▸ **Challenge**
Update the listing from its start through the line containing "pothole in road [40, 272, 95, 290]", changing every "detector" to "scanner" and leaving everything else in those lines as it is. Give back only those lines.
───── Data supplied ─────
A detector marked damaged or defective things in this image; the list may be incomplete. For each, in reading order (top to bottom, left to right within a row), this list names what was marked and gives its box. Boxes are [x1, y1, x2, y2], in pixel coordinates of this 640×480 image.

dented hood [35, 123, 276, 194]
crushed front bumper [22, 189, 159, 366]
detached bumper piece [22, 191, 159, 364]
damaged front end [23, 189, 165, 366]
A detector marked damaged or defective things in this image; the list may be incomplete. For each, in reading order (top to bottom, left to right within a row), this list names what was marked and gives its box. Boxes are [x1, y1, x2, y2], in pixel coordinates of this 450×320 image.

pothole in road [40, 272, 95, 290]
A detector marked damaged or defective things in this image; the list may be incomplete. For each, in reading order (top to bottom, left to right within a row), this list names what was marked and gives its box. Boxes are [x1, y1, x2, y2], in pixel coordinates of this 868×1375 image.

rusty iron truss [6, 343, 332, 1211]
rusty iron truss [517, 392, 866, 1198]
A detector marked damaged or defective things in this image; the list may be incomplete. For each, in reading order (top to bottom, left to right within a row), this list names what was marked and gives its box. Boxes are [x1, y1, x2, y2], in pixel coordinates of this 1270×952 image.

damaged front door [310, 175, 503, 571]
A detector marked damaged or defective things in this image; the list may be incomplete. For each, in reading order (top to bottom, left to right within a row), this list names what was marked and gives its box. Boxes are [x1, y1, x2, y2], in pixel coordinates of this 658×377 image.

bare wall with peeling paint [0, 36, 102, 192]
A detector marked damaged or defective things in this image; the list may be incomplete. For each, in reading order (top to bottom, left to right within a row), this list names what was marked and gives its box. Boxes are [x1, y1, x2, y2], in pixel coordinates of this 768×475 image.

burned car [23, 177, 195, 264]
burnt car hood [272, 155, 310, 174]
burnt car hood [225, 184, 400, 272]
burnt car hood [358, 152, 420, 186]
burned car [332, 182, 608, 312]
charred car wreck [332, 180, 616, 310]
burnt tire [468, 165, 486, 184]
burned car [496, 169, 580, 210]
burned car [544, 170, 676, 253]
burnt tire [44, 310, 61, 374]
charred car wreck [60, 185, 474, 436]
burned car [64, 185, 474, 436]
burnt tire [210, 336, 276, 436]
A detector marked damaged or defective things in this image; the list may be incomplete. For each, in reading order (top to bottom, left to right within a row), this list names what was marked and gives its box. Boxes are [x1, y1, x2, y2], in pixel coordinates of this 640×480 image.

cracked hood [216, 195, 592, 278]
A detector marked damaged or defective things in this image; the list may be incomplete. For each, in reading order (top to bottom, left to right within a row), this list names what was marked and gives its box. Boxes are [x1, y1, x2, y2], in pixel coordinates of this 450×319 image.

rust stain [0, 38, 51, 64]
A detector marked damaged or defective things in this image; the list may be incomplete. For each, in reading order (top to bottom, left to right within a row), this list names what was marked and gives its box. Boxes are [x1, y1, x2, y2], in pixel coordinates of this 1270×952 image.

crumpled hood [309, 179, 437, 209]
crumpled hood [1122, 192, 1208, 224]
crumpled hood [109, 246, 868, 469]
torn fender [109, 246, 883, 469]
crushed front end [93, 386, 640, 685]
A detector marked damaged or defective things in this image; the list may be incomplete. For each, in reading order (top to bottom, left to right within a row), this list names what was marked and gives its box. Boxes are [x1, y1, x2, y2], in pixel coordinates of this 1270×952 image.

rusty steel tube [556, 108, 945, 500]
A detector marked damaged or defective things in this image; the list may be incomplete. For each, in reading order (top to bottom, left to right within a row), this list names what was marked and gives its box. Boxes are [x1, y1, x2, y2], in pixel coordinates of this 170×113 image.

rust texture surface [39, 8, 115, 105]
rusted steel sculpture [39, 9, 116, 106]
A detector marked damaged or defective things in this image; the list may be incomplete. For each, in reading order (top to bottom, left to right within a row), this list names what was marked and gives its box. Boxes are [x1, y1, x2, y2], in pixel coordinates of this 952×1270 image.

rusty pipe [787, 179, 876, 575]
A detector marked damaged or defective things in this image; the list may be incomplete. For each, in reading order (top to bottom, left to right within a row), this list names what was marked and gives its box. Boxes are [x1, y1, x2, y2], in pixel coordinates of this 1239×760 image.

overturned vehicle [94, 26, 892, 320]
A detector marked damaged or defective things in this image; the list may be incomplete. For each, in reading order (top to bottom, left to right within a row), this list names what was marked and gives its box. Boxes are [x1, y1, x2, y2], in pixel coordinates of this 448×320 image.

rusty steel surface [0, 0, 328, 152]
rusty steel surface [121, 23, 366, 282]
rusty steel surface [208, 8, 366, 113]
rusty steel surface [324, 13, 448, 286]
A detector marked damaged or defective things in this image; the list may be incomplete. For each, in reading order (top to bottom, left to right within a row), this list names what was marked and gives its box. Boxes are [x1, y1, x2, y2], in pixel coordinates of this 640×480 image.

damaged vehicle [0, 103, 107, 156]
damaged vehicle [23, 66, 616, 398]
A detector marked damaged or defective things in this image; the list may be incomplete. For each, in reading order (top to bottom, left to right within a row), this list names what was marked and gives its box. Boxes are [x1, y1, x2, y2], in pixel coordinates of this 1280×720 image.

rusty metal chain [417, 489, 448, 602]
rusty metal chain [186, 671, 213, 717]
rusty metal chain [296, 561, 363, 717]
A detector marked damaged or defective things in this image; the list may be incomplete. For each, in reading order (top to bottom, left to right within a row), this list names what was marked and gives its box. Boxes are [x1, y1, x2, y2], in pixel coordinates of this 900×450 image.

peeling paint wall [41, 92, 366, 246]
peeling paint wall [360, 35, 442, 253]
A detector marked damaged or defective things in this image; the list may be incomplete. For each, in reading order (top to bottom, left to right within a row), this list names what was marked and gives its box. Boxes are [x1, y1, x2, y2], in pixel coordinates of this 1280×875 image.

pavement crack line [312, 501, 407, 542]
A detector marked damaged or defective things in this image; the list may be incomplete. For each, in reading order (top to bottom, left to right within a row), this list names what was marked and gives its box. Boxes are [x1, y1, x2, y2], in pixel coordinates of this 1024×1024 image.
─────
▸ **Output below**
A scanner marked damaged or defective things in this image; the list may be incomplete. For each, in reading order (top to bottom, left to right within a row), this list names what was marked and gives its box. Boxes are [x1, y1, x2, y2], in pixel coordinates of this 640×480 image.

dented hood [35, 123, 276, 194]
crushed front bumper [22, 189, 159, 366]
detached bumper piece [22, 191, 159, 364]
damaged front end [23, 189, 165, 366]
A scanner marked damaged or defective things in this image; the list may be incomplete. For each, in reading order (top to bottom, left to right within a row), this list names what was marked and gives its box. Boxes are [x1, y1, x2, y2], in pixel coordinates of this 450×320 image.

pothole in road [40, 272, 95, 290]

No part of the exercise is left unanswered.